Soggy or yellowed leaves
Typically, mushy, yellow leaves indicate that you have overwatered your succulent. Transferring your succulent to completely dry cactus soil is the best approach to preserve one that has been overwatered. After that, consider reducing the amount of water you give your succulent by only watering it with 1-2 tablespoons when the soil is fully dry. Depending on the habitat, this normally occurs every two to four weeks.
Rot
Your succulent may be rotting if you overwatered it or provided it with insufficient drainage. Without drainage, excess water will build up inside your container and cannot leave, rotting your succulent. Make sure your container has the right drainage holes by checking. If not, make holes in your container with a drill or a pin or transfer to a different container. See the information under “Containers” above if your container does not have a drainage hole.
Wilted Leaves
A plant that has underwatered will have wilted, rubbery leaves. Water your succulent with 1-2 tablespoons of water to start fixing this issue. After then, don’t water again until the earth is completely dry. If this occurs more quickly than 3–4 weeks, it might be time to increase your water intake.
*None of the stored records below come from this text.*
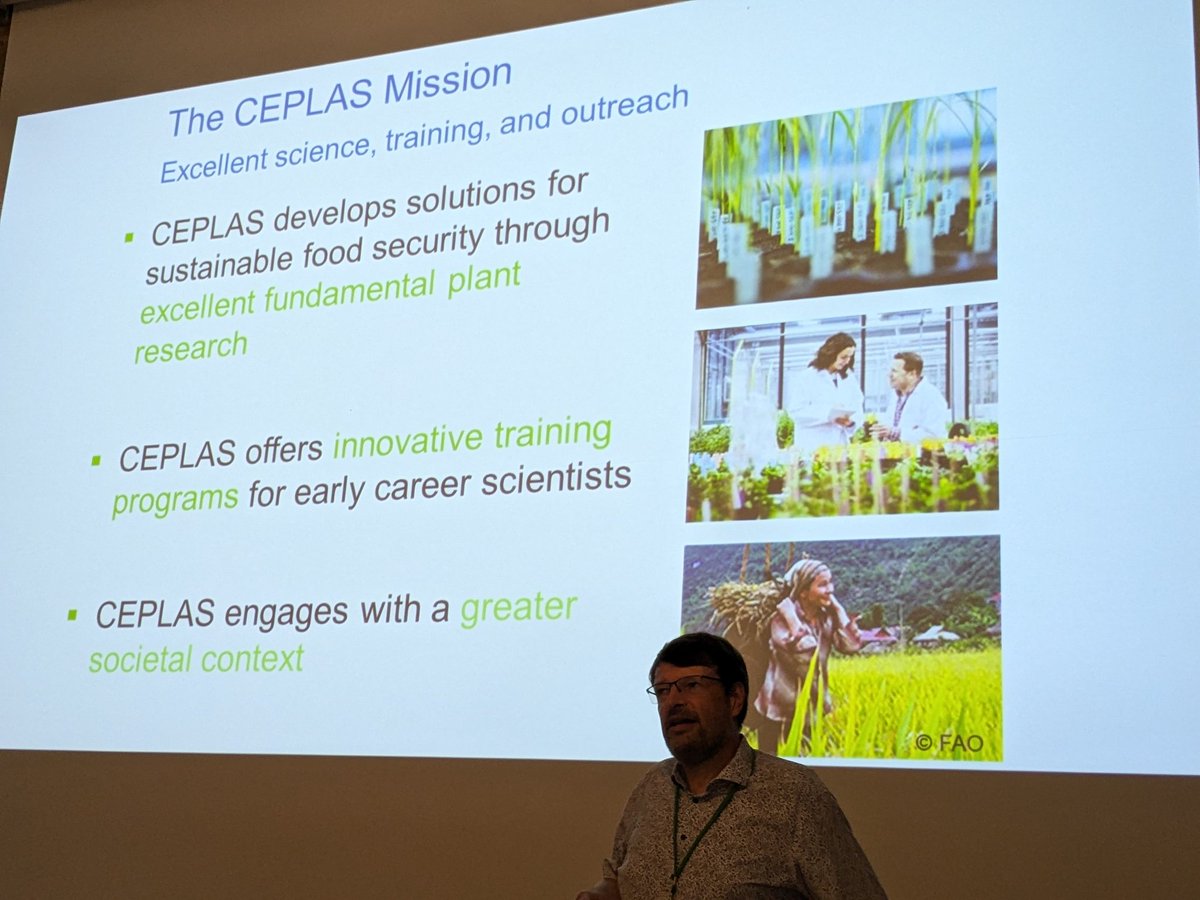 The CEPLAS Mission

Excellent science, training, and outreach

▪ CEPLAS develops solutions for sustainable food security through excellent fundamental plant research

▪ CEPLAS offers innovative training programs for early career scientists

▪ CEPLAS engages with a greater societal context

© FAO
Over the coming weeks and months, test the watering frequency once more to determine the ideal amount for your succulent.
Stretching
Your succulent requires more light if you notice that it is getting taller and has wider spaces between its leaves. Although it can look fantastic that your succulent is expanding, succulents actually grow very slowly. Your succulent is enlarging as a result of its search for more light. If you experience this issue, relocate your succulent as soon as possible to a sunny window sill. Sadly, stretching cannot be undone. After that, your succulent will continue to grow and prosper, but its stem will still be stretched.
Scorching
The presence of dark patches on your succulent’s leaves indicates overexposure to sunshine and burnt foliage. These “burns” won’t go away, but as your succulent grows, it will ultimately slough off these leaves. Simply move your succulent to a less bright area to solve this problem.